Em inferno político-diplomático transformou-se Kosovo após as eleições parlamentares de 12 de dezembro do ano passado. Isto não se deve, somente, ao fato de que os resultados das urnas tornam penoso e, provavelmente, prolongado processo a formação de governo (o primeiro partido recebeu apenas 33,5% dos votos, o segundo, 23,6%, o terceiro, 12,2%, e o quarto, 10,8%, mas o quarto, terceiro e segundo recusam-se a compor coalizão com o primeiro).

O instável cenário político complicou-se, extremamente, após a intervenção pós-eleitoral indireta da Alemanha, Grã-Bretanha, França e EUA, os quais, dedicam-se a um selvagem poquer político entre si com objetivo de aumentarem sua estreita influência individual sobre as evoluções políticas de Kosovo e, indiretamente, sobre os demais países balcânicos. Efetivamente, seus lances são, de fato, impressionantes.

As eleições foram realizadas num domingo (12 de dezembro passado). Assim que foram conhecidos os resultados extra-oficiais na segunda-feira, imediatamente, começaram a cair as "bombas políticas".

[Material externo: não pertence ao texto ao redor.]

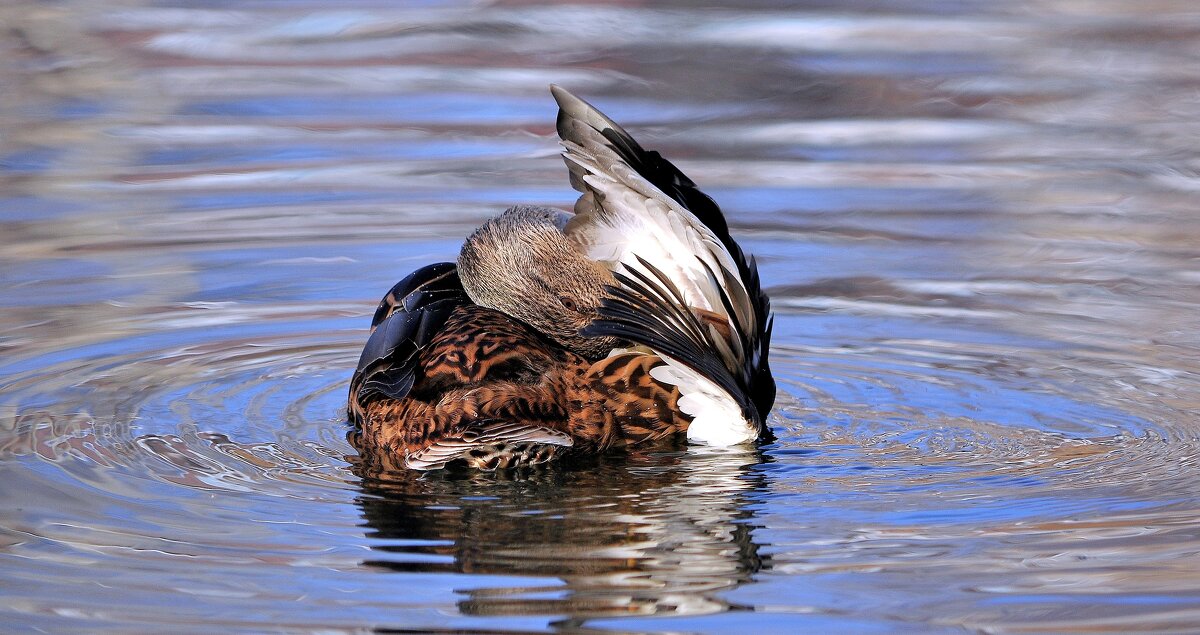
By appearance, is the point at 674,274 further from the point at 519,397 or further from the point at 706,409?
the point at 519,397

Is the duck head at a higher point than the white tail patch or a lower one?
higher

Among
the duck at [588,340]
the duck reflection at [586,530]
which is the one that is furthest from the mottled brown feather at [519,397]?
the duck reflection at [586,530]

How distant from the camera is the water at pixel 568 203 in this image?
4.98m

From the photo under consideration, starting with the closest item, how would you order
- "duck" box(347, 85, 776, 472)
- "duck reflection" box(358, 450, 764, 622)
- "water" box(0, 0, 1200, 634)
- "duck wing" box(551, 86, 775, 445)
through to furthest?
"duck reflection" box(358, 450, 764, 622) < "water" box(0, 0, 1200, 634) < "duck wing" box(551, 86, 775, 445) < "duck" box(347, 85, 776, 472)

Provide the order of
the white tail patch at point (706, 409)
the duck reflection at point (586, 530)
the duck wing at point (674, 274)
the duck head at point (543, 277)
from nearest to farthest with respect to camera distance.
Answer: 1. the duck reflection at point (586, 530)
2. the duck wing at point (674, 274)
3. the white tail patch at point (706, 409)
4. the duck head at point (543, 277)

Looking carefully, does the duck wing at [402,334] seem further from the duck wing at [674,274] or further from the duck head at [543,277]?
the duck wing at [674,274]

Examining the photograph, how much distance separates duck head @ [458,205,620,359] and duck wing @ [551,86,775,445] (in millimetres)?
A: 113

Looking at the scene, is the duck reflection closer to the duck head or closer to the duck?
the duck

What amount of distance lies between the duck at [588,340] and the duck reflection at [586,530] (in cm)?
10

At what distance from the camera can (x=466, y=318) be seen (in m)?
6.27

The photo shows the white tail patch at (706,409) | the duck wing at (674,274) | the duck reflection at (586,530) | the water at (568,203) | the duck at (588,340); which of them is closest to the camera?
the duck reflection at (586,530)

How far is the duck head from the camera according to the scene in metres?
6.18

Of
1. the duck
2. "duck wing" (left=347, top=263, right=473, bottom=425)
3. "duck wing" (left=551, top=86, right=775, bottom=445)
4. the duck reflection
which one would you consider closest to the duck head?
the duck

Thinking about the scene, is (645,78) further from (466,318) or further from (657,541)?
(657,541)
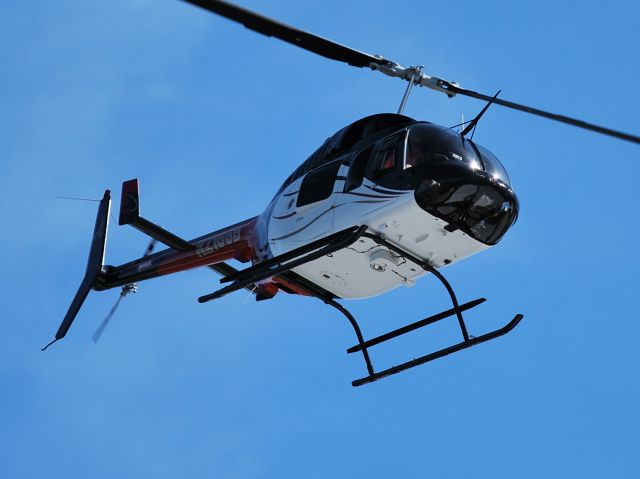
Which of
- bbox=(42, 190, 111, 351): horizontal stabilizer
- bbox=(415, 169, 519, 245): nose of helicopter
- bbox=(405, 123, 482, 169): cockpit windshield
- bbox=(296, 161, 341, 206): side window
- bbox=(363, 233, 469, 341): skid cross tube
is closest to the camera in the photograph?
bbox=(415, 169, 519, 245): nose of helicopter

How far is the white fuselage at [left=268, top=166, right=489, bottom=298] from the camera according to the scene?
14328 millimetres

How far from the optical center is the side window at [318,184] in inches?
595

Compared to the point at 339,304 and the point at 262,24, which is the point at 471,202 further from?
the point at 262,24

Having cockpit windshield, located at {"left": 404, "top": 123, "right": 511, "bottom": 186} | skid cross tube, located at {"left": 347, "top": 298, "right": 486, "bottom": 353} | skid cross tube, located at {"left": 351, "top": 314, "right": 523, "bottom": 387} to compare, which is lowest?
skid cross tube, located at {"left": 351, "top": 314, "right": 523, "bottom": 387}

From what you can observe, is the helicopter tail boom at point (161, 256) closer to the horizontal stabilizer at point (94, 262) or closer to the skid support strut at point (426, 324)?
the horizontal stabilizer at point (94, 262)

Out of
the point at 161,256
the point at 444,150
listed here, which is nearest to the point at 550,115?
the point at 444,150

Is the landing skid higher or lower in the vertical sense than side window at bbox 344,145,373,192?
lower

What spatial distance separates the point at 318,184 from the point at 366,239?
1070 millimetres

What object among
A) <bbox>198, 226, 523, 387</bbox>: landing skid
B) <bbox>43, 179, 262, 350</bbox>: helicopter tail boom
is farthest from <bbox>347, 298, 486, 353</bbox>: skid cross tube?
<bbox>43, 179, 262, 350</bbox>: helicopter tail boom

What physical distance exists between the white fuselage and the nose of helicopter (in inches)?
4.4

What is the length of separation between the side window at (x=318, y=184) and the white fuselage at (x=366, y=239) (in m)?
0.08

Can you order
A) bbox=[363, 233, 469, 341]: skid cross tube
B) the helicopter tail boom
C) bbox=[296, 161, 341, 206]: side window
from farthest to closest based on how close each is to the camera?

Os EUA foram os primeiros a abrir o jogo e, pelo fato de o primeiro partido ser do primeiro-ministro em fim de mandato – e extremamente filo-norte-americano – Hassim Thatsi, o Departamento de Estado apressou-se a reconhecer o resultado eleitoral, com o representante da diplomacia norte-americana, Mark Toner, elogiando a "evolução democrática de Kosovo", apesar das inúmeras denúncias de gritantes casos de fraudes formuladas pela oposição política do país.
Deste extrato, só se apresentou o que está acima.